Answer: Would you hire an attorney to open a checking account for you? Transferring funds to a Living Trust calls for the exact same procedure as opening a checking account - and is no more difficult.

Have your trust contract with you and simply ask the banker or other financial custodian to open a new account for you. At that point the banker or other financial custodian will pick up the ball and run with it while you sit back and watch. The job will be completed in about five minutes and you will be on your way home.
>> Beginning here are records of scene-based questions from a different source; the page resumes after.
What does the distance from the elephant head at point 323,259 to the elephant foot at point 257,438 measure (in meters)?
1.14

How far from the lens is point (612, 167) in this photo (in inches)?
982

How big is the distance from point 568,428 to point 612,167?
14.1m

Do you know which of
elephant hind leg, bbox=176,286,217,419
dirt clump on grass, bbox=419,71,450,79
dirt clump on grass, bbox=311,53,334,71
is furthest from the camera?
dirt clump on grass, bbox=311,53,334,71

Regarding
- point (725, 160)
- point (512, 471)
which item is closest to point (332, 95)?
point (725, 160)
Real estate is transferred to a trust with a quitclaim deed that can be purchased at almost any office supply store. You will fill out the form on your dining room table in 5-10 minutes using information off your present deed or tax notice. When completed, have the quit claim deed recorded at the county register of deeds office. Total cost for deed form and registration: About $12. Real estate does not have to be "mortgage-free" to enable it to be transferred to a trust. A quitclaim deed is included in Our Living Trust.

17: Must all the assets be listed in the trust contract?
Answer: In a properly designed trust contract, assets are never listed. The trust contract simply states that any asset whose title lists the trust as the owner is indeed a part of the trust. When you list the assets in the trust, you must keep that list up to date which means amending the trust contract each time you buy, sell, or trade an asset, which means more money for the attorney.
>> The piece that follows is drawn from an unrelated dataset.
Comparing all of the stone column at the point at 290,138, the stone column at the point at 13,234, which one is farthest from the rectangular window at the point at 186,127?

Actually, there is a second and abstract reason. When an attorney can get all of the client's assets listed in the trust contract, it can give off a signal to the unenlightened that because the assets are listed in the trust there is no need to physically transfer the assets to the trust.

This omission will render the trust contract worthless and at death, the attorney will have to probate the estate after having charged thousands of dollars for a worthless trust that was suppose to avoid probate.